» **Extrait source**:

--

Patrick Brun, un autre syndicaliste CGT, a lui "demandé du temps pour faire en sorte que cette offre s'améliore".
Sans attendre la décision du tribunal de commerce de Poitiers, les syndicats de GM&S ont prévenu qu'une autre réunion avec le gouvernement devait se tenir la semaine prochaine.
Malgré le dépôt de l'offre, les salariés continuaient d'occuper l'usine dans laquelle ils ont allumé depuis le 27 juin des feux avec des palettes et des pneus.
Ils se réuniront vendredi matin, à La Souterraine dans la Creuse, avec leur avocat et les syndicats CGT et FO, pour connaître la décision du Tribunal de commerce.
Le dossier est sensible pour le gouvernement, qui a mis en place une "cellule de crise", conformément aux engagements du président Emmanuel Macron, lequel avait rencontré mi-juin des représentants des salariés de GM&S à l'occasion d'un déplacement en Haute-Vienne.
Les deux groupes automobiles Renault et PSA Peugeot Citroën sont également au coeur d'une éventuelle solution.
Renault compte apporter un soutien financier aux investissements de GMD d'un montant maximal de 5 millions d'euros et s'est engagé à porter ses commandes à un montant de 10 millions d'euros par an.
Jeudi matin, PSA avait précisé à l'AFP qu'il s'engageait sur quatre millions d'euros d'investissements sur le site, tout en confirmant 36 millions d'euros de commandes sur trois ans, soit 12 millions d'euros par an en moyenne.
Le compte ne correspond cependant pas tout à fait aux dix millions d'euros d'investissements annoncés mardi soir par le ministère de l'Economie.
Un point de désaccord persistant reste aussi l'éventuel paiement d'indemnités de licenciement supra-légales pour les salariés qui ne seraient pas repris par le groupe stéphanois GMD.
Accusations de chantage
Mercredi, une rencontre avait eu lieu d'abord entre le président de GMD, des représentants de PSA et Renault, les deux principaux clients de GM&S, et le secrétaire d'Etat auprès du ministre de l'Economie Benjamin Griveaux. Puis le secrétaire d'Etat avait rencontré les délégués syndicaux de l'équipementier dans un hôtel du XVe arrondissement, avant de retrouver les représentants des constructeurs automobiles, puis à nouveau les salariés.

--

» **Consigne**: Rédigez la suite de l'article sur la reprise de l'usine GM&S, à partir de sa dernière phrase.

» **Entrées d'annotation par coordonnées**:
--

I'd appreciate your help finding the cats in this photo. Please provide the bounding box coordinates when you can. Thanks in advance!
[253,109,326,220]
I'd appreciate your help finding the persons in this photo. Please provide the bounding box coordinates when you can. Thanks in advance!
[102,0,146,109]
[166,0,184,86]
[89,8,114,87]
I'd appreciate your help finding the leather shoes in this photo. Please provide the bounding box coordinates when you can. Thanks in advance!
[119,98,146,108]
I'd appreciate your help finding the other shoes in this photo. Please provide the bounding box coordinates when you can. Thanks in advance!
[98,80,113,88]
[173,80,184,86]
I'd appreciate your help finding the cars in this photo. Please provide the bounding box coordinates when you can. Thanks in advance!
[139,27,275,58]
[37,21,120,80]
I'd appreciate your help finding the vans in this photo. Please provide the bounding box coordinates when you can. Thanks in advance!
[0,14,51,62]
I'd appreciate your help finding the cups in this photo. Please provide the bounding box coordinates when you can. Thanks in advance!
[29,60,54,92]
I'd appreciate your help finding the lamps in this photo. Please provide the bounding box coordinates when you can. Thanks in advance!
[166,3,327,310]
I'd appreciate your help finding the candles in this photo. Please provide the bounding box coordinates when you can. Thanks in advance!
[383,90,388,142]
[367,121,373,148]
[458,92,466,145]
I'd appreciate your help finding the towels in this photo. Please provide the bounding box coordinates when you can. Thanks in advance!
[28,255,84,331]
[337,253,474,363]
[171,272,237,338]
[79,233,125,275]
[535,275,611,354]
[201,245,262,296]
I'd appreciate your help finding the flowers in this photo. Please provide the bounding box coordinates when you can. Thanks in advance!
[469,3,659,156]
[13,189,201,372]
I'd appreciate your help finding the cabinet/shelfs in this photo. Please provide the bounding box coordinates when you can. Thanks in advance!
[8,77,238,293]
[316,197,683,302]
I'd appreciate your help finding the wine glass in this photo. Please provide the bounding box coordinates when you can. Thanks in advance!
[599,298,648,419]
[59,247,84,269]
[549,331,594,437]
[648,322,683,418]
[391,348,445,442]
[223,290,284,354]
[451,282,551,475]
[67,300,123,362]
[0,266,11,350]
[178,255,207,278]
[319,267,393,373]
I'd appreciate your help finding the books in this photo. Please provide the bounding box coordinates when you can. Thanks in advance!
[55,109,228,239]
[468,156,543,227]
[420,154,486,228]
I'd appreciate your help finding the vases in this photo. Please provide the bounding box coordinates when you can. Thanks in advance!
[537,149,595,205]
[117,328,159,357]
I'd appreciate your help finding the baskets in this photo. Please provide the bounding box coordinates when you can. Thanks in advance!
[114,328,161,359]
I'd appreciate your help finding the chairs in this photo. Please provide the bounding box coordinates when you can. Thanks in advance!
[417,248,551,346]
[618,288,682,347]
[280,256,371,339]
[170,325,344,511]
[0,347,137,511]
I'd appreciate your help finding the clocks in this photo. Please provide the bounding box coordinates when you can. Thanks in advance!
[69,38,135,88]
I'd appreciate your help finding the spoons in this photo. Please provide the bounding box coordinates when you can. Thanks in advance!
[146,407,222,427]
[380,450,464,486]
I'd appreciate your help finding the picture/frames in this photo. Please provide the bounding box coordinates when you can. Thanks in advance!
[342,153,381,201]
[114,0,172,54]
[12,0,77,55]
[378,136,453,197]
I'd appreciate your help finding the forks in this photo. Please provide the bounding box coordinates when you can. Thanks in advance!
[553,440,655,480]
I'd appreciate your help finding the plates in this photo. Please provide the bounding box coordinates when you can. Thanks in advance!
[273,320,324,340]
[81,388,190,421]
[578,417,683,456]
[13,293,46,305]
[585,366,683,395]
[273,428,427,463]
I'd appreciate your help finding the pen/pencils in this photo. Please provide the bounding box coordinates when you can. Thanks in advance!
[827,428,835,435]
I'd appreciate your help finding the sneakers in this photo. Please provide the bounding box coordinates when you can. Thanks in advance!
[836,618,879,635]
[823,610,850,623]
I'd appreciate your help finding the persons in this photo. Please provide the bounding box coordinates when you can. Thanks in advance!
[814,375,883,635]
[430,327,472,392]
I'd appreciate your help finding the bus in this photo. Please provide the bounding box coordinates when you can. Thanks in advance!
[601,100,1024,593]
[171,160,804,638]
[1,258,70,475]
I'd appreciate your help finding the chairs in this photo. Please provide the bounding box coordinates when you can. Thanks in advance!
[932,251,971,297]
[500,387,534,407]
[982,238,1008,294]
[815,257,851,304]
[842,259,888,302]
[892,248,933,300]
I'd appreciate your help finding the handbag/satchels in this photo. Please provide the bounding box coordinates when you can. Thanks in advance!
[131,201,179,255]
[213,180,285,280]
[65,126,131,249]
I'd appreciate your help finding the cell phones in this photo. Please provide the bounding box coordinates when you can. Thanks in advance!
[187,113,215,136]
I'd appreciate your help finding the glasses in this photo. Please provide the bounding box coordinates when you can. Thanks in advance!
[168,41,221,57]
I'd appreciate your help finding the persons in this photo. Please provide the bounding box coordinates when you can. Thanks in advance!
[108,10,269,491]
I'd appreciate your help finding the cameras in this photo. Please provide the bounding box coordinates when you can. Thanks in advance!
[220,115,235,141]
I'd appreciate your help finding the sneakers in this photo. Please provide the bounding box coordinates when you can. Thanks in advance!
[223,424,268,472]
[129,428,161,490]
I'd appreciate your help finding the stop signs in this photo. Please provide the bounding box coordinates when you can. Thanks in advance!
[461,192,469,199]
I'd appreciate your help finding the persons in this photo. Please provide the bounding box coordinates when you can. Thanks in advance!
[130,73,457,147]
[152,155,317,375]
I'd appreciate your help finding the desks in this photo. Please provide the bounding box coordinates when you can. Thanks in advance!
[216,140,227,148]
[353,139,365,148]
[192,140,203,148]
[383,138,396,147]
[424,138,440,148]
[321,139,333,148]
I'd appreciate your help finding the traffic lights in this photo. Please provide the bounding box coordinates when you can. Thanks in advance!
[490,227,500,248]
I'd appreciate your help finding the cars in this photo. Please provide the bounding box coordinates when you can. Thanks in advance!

--

» **Réponse de l'exercice**:
En marge du lancement des soldes dans un grand magasin, tôt le matin, le ministre de l'Economie Bruno Le Maire avait demandé au "repreneur de prendre ses responsabilités".
GMD, seul groupe à se montrer intéressé par GM&S, s'est retrouvé en première ligne, la CGT l'accusant de "chantage" en attendant toujours le dépôt d'une offre tangible.
Le syndicat a dit faire "face à un mur", jugeant "inadmissible et indigne" que GMD refuse d'indemniser les futurs licenciés au-dessus du montant fixé par la loi, alors qu'il compte garder moins de la moitié des employés de GM&S.
GM&S, deuxième employeur privé de la Creuse, a déjà passé six mois en redressement judiciaire, son troisième en huit ans. Tant qu'il ne fait pas l'objet d'une offre concrète, il risque la liquidation judiciaire.
Sept mois d'incertitudes et de tensions pour l'équipementier
- Redressement judiciaire - Spécialisée dans l'emboutissage, l'assemblage et la tôlerie, l'entreprise GM&S Industry (ex-Altia), située sur la commune de La Souterraine (Creuse), est placée en redressement judiciaire le 2 décembre 2016 par le Tribunal de commerce de Poitiers. Le site industriel, qui avait été repris en 2014 par un entrepreneur italien, risque la liquidation judiciaire faute de trésorerie suffisante.
- Mobilisations - Le 6 janvier, François Hollande est accueilli lors d'un déplacement à Brive par 200 salariés. Le 23 janvier, une cinquantaine d'entre eux bloquent l'autoroute A20 et, deux jours plus tard, les accès à des sites de Renault et de PSA dans l'Yonne et dans l'Allier.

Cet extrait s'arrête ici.